── BLOC DE TEXTE ──

Pourtant en décembre dernier, à l’issue d’une Conférence ministérielle de l’organisation multilatérale tenue à Bali, les ministres du Commerce réunis en Indonésie avaient annoncé une victoire historique : l’obtention d’un Accord « sur la facilitation du commerce »1 (AFC), que les pays en développement, tout d’abord très réticents, avaient fini par accepter moyennant quelques concessions dans le domaine agricole.

Faute de progrès dans le domaine de l’agriculture, des services ou des autres questions « de Singapour »2, l’Accord de Bali avait alors permis au nouveau Secrétaire général de l’OMC, Roberto Azevedo, nouvellement installé en successeur de Pascal Lamy, de se prévaloir du premier « succès » de l’organisation depuis 12 ans, et même d’annoncer le lancement de la réflexion sur le « post-Doha », comme si la conclusion du dit cycle n’était plus qu’un détail.

L’affrontement en cours au Conseil général de l’OMC ces jours ci à Genève, où devaient être fixées les modalités techniques de mise en œuvre de ce fameux « paquet de Bali », menace pourtant de faire écrouler ce bel édifice. Car l’Inde, qui avait porté fin 2013 la parole des pays les plus pauvres dans l’enceinte de l’OMC, revient à la charge.

───
── EXTRAITS DES ENTRÉES ──

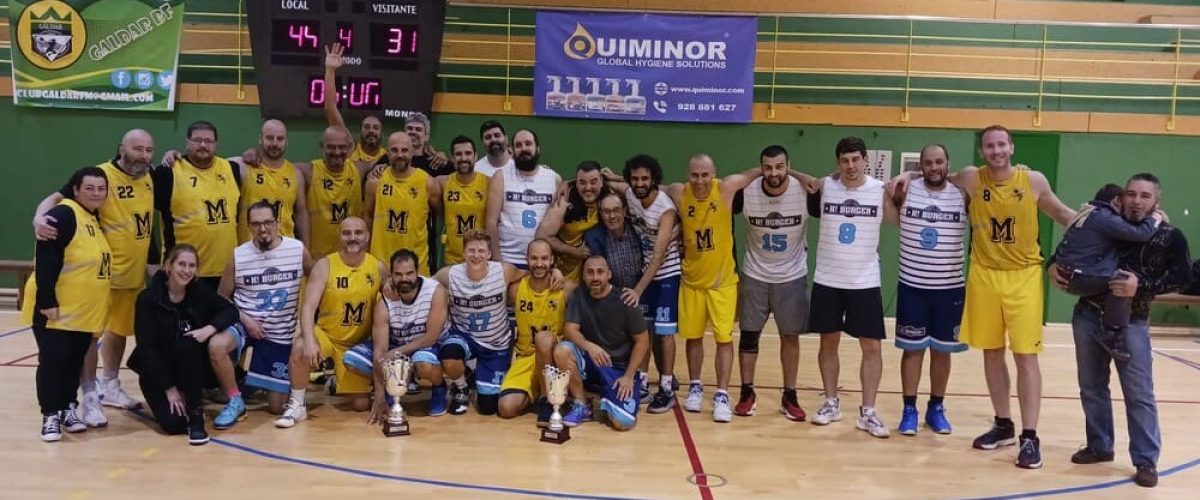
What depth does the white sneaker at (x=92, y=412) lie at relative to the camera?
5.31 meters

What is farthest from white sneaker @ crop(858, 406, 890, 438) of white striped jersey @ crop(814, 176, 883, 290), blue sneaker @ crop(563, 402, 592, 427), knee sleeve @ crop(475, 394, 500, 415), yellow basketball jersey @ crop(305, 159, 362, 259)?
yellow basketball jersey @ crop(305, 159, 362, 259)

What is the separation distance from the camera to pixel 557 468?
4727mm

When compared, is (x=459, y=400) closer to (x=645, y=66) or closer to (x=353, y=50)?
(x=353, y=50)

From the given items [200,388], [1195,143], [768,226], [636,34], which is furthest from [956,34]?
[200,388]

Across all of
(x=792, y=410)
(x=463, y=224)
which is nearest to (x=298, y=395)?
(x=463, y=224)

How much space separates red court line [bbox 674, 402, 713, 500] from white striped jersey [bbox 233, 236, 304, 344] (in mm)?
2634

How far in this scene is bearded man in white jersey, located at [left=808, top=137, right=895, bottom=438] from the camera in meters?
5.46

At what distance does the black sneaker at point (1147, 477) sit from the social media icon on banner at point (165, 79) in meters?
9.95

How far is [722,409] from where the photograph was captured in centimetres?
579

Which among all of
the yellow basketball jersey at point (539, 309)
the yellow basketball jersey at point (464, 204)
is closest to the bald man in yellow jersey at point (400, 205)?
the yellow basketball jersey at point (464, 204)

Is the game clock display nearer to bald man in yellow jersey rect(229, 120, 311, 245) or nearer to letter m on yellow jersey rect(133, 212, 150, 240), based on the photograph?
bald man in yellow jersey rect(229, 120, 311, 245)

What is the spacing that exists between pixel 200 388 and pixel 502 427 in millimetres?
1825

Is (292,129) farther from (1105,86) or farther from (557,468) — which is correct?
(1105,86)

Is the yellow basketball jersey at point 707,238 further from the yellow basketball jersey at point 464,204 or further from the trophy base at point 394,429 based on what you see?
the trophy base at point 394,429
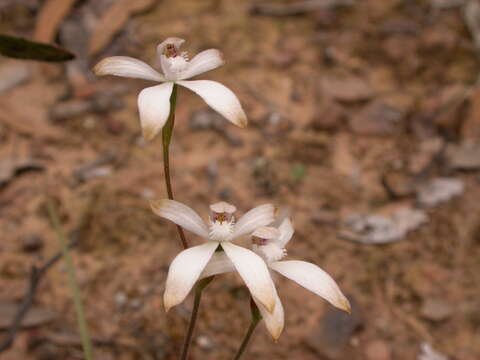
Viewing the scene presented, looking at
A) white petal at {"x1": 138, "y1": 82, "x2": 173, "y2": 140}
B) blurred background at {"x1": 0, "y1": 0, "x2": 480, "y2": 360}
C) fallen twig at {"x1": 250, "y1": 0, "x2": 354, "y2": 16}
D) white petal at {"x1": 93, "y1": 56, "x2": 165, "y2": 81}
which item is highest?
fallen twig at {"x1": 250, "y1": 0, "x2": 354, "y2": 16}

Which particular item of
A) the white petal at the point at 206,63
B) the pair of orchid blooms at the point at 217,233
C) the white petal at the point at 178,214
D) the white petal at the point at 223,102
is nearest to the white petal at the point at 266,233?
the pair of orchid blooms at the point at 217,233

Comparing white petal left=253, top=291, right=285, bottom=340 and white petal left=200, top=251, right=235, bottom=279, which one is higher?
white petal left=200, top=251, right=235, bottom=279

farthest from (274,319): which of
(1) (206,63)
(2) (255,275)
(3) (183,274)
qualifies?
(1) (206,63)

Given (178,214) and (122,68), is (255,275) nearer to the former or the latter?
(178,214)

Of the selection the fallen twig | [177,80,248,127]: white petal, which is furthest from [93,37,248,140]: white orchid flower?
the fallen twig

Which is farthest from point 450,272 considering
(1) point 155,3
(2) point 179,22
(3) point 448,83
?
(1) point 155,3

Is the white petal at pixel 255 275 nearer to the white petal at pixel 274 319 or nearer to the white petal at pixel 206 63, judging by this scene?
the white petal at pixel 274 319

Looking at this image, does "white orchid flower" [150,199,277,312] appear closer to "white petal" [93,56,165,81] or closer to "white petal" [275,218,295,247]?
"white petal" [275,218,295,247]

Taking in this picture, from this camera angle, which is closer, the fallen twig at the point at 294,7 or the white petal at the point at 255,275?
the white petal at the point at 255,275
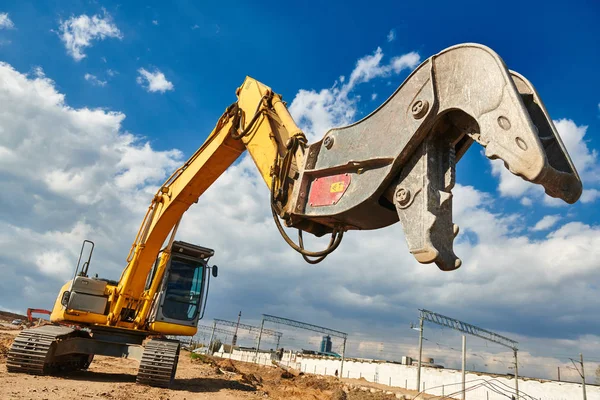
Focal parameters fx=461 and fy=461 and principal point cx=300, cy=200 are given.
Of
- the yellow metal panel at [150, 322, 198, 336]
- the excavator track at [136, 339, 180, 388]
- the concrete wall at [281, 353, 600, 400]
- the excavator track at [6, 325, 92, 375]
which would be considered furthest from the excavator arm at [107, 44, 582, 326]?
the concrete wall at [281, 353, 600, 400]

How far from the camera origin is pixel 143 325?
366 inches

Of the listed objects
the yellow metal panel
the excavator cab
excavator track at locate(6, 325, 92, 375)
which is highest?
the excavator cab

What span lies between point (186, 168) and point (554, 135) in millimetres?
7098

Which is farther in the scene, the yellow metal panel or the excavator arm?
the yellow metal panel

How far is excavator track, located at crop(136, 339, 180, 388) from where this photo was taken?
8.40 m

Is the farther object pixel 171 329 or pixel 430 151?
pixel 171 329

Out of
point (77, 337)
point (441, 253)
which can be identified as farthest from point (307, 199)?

───

## CONSIGNE A
Répondez brièvement à ces questions sur le texte sur l'accord de Bali :
(i) Dans quel pays les ministres du Commerce étaient-ils réunis en décembre ?
(ii) À qui Roberto Azevedo a-t-il succédé ?
(iii) Dans quelle ville se déroule l'affrontement au Conseil général de l'OMC ?
## CONSIGNE B
Relevez tous les noms géographiques (îles, villes ou pays) présents dans le texte sur l'accord de Bali, y compris ceux qui figurent à l'intérieur d'une expression.
## CONSIGNE C
Recopiez le passage du texte sur l'accord de Bali qui va de « Pourtant en décembre » à « plus qu’un détail. ».
Répondez en vous appuyant uniquement sur le texte sur l'accord de Bali.

## RÉPONSE COMPLÈTE A
(i) En Indonésie.
(ii) À Pascal Lamy.
(iii) À Genève.

## RÉPONSE COMPLÈTE B
Bali, Indonésie, Singapour, Doha, Genève, Inde.

## RÉPONSE COMPLÈTE C
Pourtant en décembre dernier, à l’issue d’une Conférence ministérielle de l’organisation multilatérale tenue à Bali, les ministres du Commerce réunis en Indonésie avaient annoncé une victoire historique : l’obtention d’un Accord « sur la facilitation du commerce »1 (AFC), que les pays en développement, tout d’abord très réticents, avaient fini par accepter moyennant quelques concessions dans le domaine agricole.

Faute de progrès dans le domaine de l’agriculture, des services ou des autres questions « de Singapour »2, l’Accord de Bali avait alors permis au nouveau Secrétaire général de l’OMC, Roberto Azevedo, nouvellement installé en successeur de Pascal Lamy, de se prévaloir du premier « succès » de l’organisation depuis 12 ans, et même d’annoncer le lancement de la réflexion sur le « post-Doha », comme si la conclusion du dit cycle n’était plus qu’un détail.